**DIRECTIONS:**
a. According to the Cabaret review, where is the touring version with Teri Hatcher currently playing?
b. From the Cabaret review, copy the passage word for word from "The story —" to "while in Berlin.".

**TEXT SHOWN:**
Photo by Neal Preston

IT'S ABSOLUTELY UNTRUE THAT BRITISH DIRECTOR Sam Mendes' much-heralded “reinvention” of Masteroff, Kander and Ebb's musical Cabaret is gutsy, as the reviews from three different cities tend to suggest. (The production was born in London's Donmar Warehouse in 1993 and later — after it had transferred to the Henry Miller Theater and Studio 54, featuring Natasha Richardson — became the talk of New York. A touring version with Teri Hatcher, in her stage debut, is currently on view at the Wilshire Theater in Beverly Hills.) It may be brazen, but that's very different from being brave.


The story — set in 1930 and adapted from Christopher Isherwood's Berlin Stories and John van Druten's Broadway hit adaptation, I Am a Camera — concerns a writer from America named Clifford Bradshaw (in van Druten's play, he's English and is tellingly named Chris) who is struggling as much artistically as financially, and who hopes to brush away his creative cobwebs by hanging out for a while in Berlin.


The German social fabric is in tatters, rather like the German economy; inflation and starvation are rampant, and National Socialism is on the rise. It is against this backdrop that Bradshaw (Rick Holmes) frequents a lurid cabaret called the Kit Kat Club, a front for prostitution, where he befriends a British headliner of dubious talent and questionable integrity named Sally Bowles (Hatcher), whom her English friends might call a free spirit or a slag, depending on their mood. Sooner than later, Bowles is sharing Bradshaw's threadbare room, though he mostly ducks her amorous advances.


In I Am a Camera, Chris' sexual reluctance strikes an ambiguous chord, perhaps merely a variation on the theme of No Sex Please, We're British. But Cabaret in general, and Mendes' rendition in particular, brings the writer out of the closet. In fact, Mendes' Kit Kat Club is cloaked in the smoke of homoerotic debauchery, along with other “forbidden” proclivities — from a shadow-play depiction of sodomy and fist-fucking, to Norbert Leo Butz's tattooed and pierced-nippled MC, to the lithe dancers costumed by William Ivey Long as though from the Pleasure Chest, in frilly silk undies, black leather jackets, high heels, garter belts and fishnet stockings. They glare and sneer (and may even hiss), turning their backs on us, legs apart, before glancing over their shoulders and slapping their buttocks. (Cynthia Onrubia and Rob Marshall are both credited with the choreography.) One song has Bowles dressed as a schoolgirl perched on a kind of highchair — a child molester's wet dream.

**RECORDED INFORMATION:**
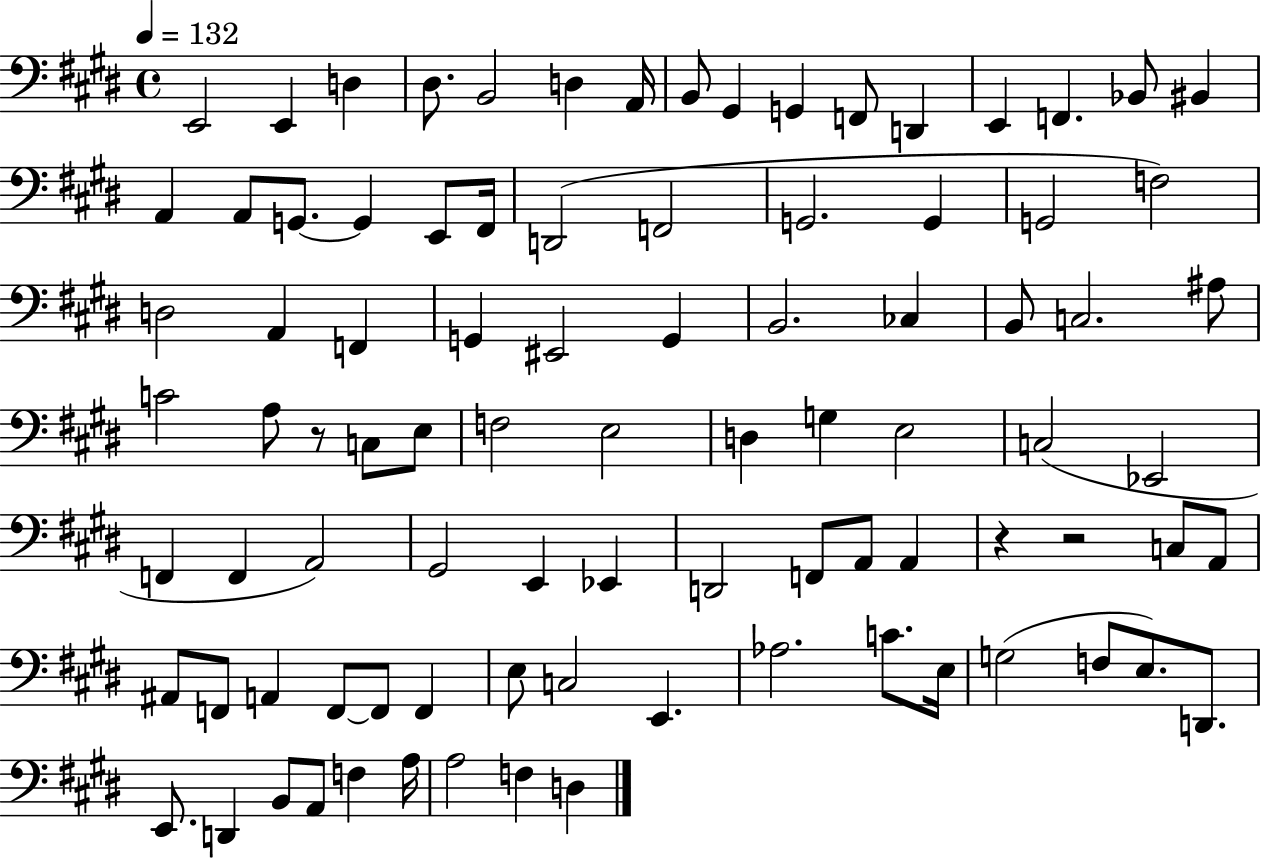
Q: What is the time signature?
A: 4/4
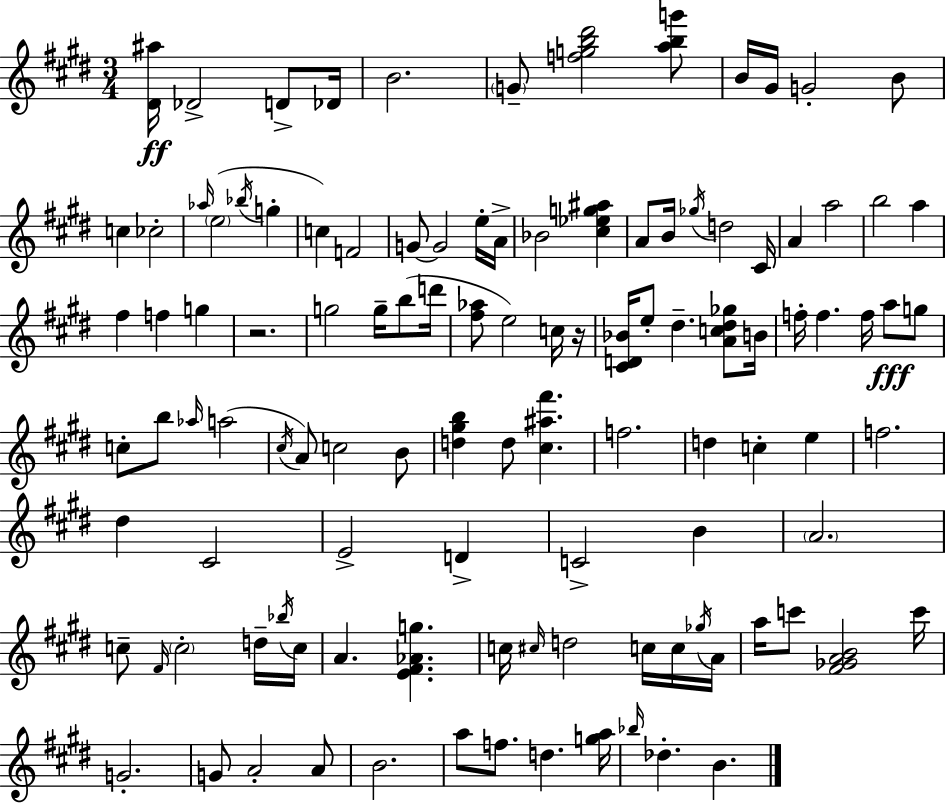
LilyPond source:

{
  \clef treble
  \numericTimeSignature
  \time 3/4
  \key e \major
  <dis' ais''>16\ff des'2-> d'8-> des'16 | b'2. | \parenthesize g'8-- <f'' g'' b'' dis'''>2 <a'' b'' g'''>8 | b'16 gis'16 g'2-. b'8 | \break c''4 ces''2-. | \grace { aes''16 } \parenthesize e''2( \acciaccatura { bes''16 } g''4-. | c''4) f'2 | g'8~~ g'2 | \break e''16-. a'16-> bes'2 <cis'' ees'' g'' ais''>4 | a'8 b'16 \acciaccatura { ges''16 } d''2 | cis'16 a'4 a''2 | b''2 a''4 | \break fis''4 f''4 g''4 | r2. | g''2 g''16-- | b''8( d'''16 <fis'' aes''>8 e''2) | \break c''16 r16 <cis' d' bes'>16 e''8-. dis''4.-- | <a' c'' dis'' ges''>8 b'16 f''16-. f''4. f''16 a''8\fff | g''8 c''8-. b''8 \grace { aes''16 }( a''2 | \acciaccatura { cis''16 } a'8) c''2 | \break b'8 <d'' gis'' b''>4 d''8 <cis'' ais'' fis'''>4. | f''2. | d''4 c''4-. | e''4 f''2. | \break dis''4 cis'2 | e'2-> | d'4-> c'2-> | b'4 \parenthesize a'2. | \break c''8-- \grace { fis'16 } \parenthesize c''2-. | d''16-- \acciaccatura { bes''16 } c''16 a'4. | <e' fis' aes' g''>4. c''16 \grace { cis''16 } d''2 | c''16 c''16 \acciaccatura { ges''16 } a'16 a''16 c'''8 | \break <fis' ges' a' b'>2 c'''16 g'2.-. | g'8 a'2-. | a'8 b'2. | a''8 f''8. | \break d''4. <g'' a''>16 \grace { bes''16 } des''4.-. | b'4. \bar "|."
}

**PER-TASK ANSWERS:**
a. The Wilshire Theater in Beverly Hills.

b.
The story — set in 1930 and adapted from Christopher Isherwood's Berlin Stories and John van Druten's Broadway hit adaptation, I Am a Camera — concerns a writer from America named Clifford Bradshaw (in van Druten's play, he's English and is tellingly named Chris) who is struggling as much artistically as financially, and who hopes to brush away his creative cobwebs by hanging out for a while in Berlin.